Hop On Hop Off turu boyunca üstünden geçeceğiniz Mandela Bridge de Boğaz'daki asma köprülerin küçük bir versiyonu. Herhangi bir deniz, göl, nehir kenarına kurulmamış olan Joburg'daki bu köprü, demir yollarını kateden trafik rahatlasın diye inşa edilmiş. Gezi boyunca görebileceğiniz diğer duraklar arasında, biz gezerken kapalı olan iki müze de vardı: İlki SAB Bira Müzesi. Miller'ı da üreten, dünyanın en büyük bira firmalarından biri olan SAB (South Africa Brewery) Güney Afrika merkezli bir firmaymış. Diğer kapalı müzeyse Origins Center - Afrika'dan tüm dünyaya yayılan insan neslinin kara kıtada keşfedilmiş ender fosillerini tanıtan müze. Aslen hepimiz Afrikalı olsak da zamanla renk farkını bahane ederek kendini üstün gösteren insanların durumlarına gülmek için bile ziyaret edilebilirdi bu müze. (Rengi farklı olmasa gözü büyük, olmadı boyu kısa, o olmadı zekası geri, hiç olmadı dili farklı diyecek yine kendini üstün gösterip ayrımcılık yaratmaya ve sonucunda sömürmeye kalkacaktı bu topraklara ayak basanlar orası da kesin...) Etiyopya Ulusal Müzesi'nde gördüğüm örneklerden sonra bu müzeyi keyifle gezmek çok hoşuma giderdi. Keza şehrin dışında bu fosillerin bulunduğu mağaralara yapılan turlar da varmış; onlara katılmak da isterdim. Bir daha yolum düşerse mutlaka bunu göz önünde bulundurayım.

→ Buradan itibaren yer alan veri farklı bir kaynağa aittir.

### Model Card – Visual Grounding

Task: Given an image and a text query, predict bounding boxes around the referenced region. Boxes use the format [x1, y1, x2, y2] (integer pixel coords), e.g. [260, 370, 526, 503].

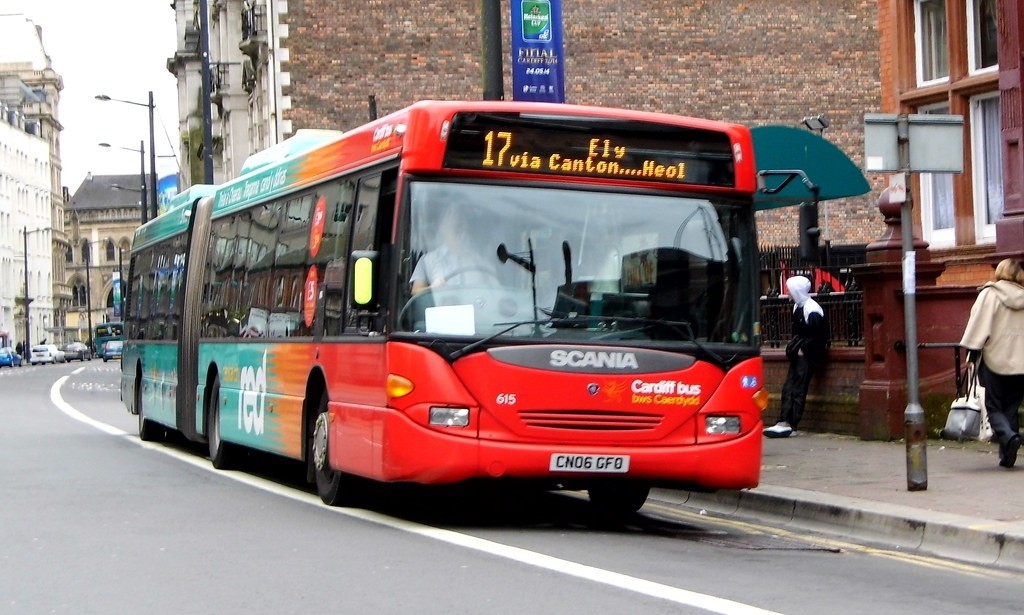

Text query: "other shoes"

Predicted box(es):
[762, 424, 793, 438]
[1000, 435, 1024, 467]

Joburg'a gelip hop on hop off'a binmeye karar verdiyseniz Soweto turunu da satın alabilirsiniz. Ne yazık ki akşam 17.30'da son otobüsün gara dönmesiyle hop on hop off seferleri son buluyor. Biz de sabah erkenden başlayamadık gezmeye. O yüzden, zamanında madende çalıştırılan zencilerin yerleşmesi için inşa edilen ancak Joburg'un hızla gelişmesiyle onla birleşen Soweto (Adı South West Town - Güney Batı Kasabası'ndan geliyor) turuna katılamıyor, Mandela'nın Evini göremiyoruz.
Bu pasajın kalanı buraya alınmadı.